### [REQUIRED WORK]
Search the records below for "California"; copy each line that has it.

### [RECORDS PROVIDED]
════
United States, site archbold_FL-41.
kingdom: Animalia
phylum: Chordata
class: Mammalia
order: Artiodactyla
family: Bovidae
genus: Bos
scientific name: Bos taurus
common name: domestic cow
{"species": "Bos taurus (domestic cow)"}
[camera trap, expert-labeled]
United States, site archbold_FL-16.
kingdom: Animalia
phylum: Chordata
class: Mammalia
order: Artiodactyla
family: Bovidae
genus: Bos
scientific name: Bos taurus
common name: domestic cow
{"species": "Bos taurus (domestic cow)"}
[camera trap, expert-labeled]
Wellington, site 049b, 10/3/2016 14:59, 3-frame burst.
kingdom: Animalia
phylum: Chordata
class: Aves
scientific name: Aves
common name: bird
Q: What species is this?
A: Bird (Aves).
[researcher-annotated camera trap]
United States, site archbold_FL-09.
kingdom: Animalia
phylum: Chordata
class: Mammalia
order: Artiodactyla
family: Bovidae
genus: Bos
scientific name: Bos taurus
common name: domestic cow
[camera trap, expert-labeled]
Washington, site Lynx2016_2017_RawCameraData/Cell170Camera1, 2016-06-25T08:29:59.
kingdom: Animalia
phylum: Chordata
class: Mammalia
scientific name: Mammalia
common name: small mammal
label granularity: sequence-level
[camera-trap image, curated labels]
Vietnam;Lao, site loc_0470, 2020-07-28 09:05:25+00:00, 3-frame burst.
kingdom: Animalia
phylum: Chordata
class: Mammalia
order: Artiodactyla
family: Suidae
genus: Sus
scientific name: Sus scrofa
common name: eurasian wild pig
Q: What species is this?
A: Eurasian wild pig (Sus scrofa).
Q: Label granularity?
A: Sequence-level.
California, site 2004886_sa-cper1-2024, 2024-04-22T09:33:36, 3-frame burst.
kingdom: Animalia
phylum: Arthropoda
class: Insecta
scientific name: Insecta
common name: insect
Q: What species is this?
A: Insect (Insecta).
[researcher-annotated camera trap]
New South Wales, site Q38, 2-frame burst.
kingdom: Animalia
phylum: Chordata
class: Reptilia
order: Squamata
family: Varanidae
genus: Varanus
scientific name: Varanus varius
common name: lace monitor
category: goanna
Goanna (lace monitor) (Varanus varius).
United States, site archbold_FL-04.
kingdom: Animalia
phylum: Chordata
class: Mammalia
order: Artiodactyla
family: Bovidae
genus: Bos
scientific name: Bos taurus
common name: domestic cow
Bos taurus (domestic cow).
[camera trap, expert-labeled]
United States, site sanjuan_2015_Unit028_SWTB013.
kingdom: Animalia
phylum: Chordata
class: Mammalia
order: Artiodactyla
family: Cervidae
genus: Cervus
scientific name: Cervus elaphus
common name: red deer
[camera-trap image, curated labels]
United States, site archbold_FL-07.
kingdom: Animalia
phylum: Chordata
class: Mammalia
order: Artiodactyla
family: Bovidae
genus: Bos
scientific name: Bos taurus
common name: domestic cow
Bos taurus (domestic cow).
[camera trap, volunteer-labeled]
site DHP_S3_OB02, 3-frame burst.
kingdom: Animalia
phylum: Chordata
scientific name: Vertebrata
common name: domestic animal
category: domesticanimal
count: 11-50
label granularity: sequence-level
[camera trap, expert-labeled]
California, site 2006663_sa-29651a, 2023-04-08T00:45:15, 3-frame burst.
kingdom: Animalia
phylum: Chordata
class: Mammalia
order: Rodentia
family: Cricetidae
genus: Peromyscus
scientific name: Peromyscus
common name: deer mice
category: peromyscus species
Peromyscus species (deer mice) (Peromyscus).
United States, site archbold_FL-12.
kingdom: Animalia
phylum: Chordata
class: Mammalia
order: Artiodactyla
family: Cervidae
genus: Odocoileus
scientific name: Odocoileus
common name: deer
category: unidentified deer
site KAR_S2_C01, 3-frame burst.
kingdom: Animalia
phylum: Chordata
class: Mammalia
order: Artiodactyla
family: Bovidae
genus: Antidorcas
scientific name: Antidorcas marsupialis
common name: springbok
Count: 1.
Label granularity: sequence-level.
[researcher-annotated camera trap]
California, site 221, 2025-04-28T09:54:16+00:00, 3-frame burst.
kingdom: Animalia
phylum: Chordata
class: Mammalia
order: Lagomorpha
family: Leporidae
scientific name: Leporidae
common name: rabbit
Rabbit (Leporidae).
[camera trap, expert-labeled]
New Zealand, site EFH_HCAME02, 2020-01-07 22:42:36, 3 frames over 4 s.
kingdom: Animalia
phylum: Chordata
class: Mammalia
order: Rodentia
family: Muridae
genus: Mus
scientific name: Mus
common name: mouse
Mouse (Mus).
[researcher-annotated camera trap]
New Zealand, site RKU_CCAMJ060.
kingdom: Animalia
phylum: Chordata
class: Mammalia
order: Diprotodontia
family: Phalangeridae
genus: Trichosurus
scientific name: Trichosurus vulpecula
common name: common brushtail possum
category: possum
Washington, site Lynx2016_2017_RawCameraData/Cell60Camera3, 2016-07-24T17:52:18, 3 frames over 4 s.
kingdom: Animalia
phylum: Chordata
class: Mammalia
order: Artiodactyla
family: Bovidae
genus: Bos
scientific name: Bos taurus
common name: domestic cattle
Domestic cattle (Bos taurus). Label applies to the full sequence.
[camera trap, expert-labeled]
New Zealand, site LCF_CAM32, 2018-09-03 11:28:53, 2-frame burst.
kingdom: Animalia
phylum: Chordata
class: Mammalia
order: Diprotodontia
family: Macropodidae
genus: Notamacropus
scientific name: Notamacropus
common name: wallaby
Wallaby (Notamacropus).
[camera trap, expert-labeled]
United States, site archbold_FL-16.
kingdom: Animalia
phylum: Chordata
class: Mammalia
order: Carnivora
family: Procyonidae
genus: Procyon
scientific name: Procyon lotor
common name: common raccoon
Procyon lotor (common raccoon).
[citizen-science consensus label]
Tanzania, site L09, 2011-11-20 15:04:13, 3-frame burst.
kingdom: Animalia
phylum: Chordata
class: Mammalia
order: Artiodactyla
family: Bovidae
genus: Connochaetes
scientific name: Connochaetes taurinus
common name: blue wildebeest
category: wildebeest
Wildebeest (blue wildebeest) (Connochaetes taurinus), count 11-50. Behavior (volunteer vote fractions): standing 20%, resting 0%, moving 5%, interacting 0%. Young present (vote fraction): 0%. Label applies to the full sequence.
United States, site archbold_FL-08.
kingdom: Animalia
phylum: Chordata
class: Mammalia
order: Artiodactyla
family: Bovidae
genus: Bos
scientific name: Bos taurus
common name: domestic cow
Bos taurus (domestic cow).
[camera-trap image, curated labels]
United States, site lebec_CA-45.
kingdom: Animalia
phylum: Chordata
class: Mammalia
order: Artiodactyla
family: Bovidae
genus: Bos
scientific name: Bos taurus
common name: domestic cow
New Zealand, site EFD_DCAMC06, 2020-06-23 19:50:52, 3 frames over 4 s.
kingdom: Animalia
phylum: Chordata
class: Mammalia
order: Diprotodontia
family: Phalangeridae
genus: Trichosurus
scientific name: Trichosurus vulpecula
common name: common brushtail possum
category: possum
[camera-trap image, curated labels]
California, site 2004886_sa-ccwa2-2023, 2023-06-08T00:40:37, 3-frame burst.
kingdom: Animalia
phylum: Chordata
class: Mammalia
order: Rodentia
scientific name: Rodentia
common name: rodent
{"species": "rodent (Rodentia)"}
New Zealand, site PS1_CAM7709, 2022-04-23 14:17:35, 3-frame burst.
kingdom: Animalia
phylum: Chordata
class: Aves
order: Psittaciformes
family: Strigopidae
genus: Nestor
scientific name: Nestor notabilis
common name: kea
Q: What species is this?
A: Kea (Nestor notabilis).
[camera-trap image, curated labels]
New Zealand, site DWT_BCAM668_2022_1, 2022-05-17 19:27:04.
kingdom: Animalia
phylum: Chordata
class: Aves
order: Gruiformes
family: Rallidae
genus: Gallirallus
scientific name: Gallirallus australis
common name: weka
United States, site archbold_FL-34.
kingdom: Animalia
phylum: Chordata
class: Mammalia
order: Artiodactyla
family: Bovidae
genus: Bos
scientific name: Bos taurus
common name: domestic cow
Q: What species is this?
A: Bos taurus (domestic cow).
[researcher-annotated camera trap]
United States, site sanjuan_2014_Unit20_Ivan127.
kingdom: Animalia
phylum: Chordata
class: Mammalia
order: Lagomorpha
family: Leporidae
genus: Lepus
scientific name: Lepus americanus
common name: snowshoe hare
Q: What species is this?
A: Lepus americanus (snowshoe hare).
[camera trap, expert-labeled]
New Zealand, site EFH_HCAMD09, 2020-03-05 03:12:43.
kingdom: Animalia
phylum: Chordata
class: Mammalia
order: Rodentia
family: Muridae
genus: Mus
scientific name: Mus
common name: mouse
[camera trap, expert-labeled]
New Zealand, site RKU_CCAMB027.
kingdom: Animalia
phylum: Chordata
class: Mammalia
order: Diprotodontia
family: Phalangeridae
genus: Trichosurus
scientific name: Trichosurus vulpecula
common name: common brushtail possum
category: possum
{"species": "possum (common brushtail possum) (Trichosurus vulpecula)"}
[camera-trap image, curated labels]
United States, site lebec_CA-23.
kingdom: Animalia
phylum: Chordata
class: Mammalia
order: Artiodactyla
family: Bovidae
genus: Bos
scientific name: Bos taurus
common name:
════
### [SOLUTION]
California, site 2004886_sa-cper1-2024, 2024-04-22T09:33:36, 3-frame burst.
California, site 2006663_sa-29651a, 2023-04-08T00:45:15, 3-frame burst.
California, site 221, 2025-04-28T09:54:16+00:00, 3-frame burst.
California, site 2004886_sa-ccwa2-2023, 2023-06-08T00:40:37, 3-frame burst.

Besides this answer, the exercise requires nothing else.